_Source text_
*-*-*

Background substraction is a necessary component of reflectometry reduction, where the background scattering is removed from the reflected intensity.

Herein are some functions to enable that for a two-dimensional detector image, as well as simple dataclasses in which we can store some information relating to the background subtraction, and any fitting that we might have carried out.

class islatu.background.BkgSubInfo(bkg: float, bkg_e: float, bkg_sub_function: Callable, fit_info: Optional[FitInfo] = None)

Bases: object

A simple data class in which we can store information relating to a background subtraction.

bkg: float

bkg_e: float

bkg_sub_function: Callable

fit_info: FitInfo = None

class islatu.background.FitInfo(popt: ndarray, pcov: ndarray, fit_function: Callable)

Bases: object

A simple dataclass in which we can store data relating to the quality of a fit.

fit_function: Callable

pcov: ndarray

popt: ndarray

islatu.background.fit_gaussian_1d(image: Image, params_0=None, bounds=None, axis=0)

Fit a one-dimensional Gaussian function with some ordinate offset to an image with uncertainty. This is achieved by averaging in a given axis before performing the fit. Return the results, and index of the offset.

Parameters

• image – The islatu image object to fit.

• params_0 (list, optional) – An initial guess at the parameters. Defaults to values based on the image.

• bounds (list of tuple, optional) – Bounds for the fitting. Defaults to values based on the image.

• axis (int) – The dimension along which the averaging will be performed.

Returns

Containing:

• array_like: The results (with uncertainties) for each

  of the 6 parameters fit.

• int: The index of the offset.

• None: As it is not possible to describe the reflected

  peak width.

Return type

tuple

islatu.background.roi_subtraction(image, list_of_regions: List[Region])

Carry out background subtraction by taking a series of rectangular regions of interested (ROIs) as being fair Poissonian measurements of the background.

Parameters

• image – The islatu.image.Image object from which we should subtract background from.

• list_of_regions – A list of instances of the Regions class corresponding to background regions.

islatu.background.univariate_normal(data, mean, sigma, offset, factor)

*-*-*

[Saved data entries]
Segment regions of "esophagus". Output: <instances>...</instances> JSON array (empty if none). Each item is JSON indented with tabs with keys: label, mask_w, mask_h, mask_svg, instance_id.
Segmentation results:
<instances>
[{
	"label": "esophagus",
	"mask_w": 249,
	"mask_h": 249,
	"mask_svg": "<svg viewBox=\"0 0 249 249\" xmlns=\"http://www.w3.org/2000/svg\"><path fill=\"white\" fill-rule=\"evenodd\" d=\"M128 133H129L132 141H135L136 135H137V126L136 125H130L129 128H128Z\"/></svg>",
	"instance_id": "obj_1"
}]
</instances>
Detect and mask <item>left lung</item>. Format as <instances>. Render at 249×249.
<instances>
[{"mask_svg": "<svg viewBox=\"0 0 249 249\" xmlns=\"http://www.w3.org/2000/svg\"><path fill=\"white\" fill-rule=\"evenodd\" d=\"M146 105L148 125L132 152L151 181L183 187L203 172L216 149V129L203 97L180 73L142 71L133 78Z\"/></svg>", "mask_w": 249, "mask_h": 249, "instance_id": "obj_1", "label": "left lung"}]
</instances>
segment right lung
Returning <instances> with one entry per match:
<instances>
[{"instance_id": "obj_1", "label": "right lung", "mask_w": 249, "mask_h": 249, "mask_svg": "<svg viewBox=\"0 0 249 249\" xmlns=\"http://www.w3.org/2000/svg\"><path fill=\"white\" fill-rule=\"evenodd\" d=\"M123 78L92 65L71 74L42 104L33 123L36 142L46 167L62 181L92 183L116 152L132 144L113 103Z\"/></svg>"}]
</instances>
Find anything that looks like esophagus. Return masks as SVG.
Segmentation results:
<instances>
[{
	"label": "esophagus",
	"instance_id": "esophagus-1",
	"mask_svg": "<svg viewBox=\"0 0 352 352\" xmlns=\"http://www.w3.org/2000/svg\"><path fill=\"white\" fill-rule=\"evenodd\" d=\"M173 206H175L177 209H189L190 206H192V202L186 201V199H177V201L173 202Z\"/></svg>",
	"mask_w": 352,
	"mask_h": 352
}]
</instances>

*-*-*

_Task instructions_
**A)** Echo the entries starting at the line that contains "segment right lung" and running through the end of the entries, with both ends included.
**B)** Proceed with the background subtraction documentation from the point where it stops.
The background subtraction documentation and the entries have no connection to each other.

_Set of answers_
**A)**
segment right lung
Returning <instances> with one entry per match:
<instances>
[{"instance_id": "obj_1", "label": "right lung", "mask_w": 249, "mask_h": 249, "mask_svg": "<svg viewBox=\"0 0 249 249\" xmlns=\"http://www.w3.org/2000/svg\"><path fill=\"white\" fill-rule=\"evenodd\" d=\"M123 78L92 65L71 74L42 104L33 123L36 142L46 167L62 181L92 183L116 152L132 144L113 103Z\"/></svg>"}]
</instances>
Find anything that looks like esophagus. Return masks as SVG.
Segmentation results:
<instances>
[{
	"label": "esophagus",
	"instance_id": "esophagus-1",
	"mask_svg": "<svg viewBox=\"0 0 352 352\" xmlns=\"http://www.w3.org/2000/svg\"><path fill=\"white\" fill-rule=\"evenodd\" d=\"M173 206H175L177 209H189L190 206H192V202L186 201V199H177V201L173 202Z\"/></svg>",
	"mask_w": 352,
	"mask_h": 352
}]
</instances>

**B)**
Produce a univariate normal distribution.

Parameters

• data (array_like) – Abscissa data.

• mean (float) – Mean (horizontal).

• sigma (float) – Variance (horizontal).

• offset (float) – Offset from the 0 for the ordinate, this is the background level.

• factor (float) – Multiplicative factor for area of normal distribution.

Returns

Ordinate data for univariate normal distribution.

Return type

array_like

islatu.corrections

Reflectometry data must be corrected as a part of reduction. These functions facilitate this, including the footprint and DCD q-variance corrections.

islatu.corrections.footprint_correction(beam_width, sample_size, theta)

The factor by which the intensity should be multiplied to account for the scattering geometry, where the beam is Gaussian in shape.

Parameters

• beam_width (float) – Width of incident beam, in metres.

• sample_size (float) – Width of sample in the dimension of the beam, in metres.

• theta (float) – Incident angle, in degrees.

Returns

Array of correction factors.

islatu.corrections.get_interpolator(file_path, parser, q_axis_name='qdcd_', intensity_axis_name='adc2')

Get an interpolator object from scipy, this is useful for the DCD q-normalisation step.

Parameters

• file_path (str) – File path to the normalisation file.

• parser (callable) – Parser function for the normalisation file.

• q_axis_name (str, optional) – Label for the q-value in the normalisation file. Defaults to 'qdcd_'.

• intensity_axis_name (str, optional) – Label for the intensity in the normalisation file. Defaults to 'adc2'.

Returns

Containing:

• array_like: Interpolation knots.

• array_like: B-spline coefficients.

• int: Degree of spline.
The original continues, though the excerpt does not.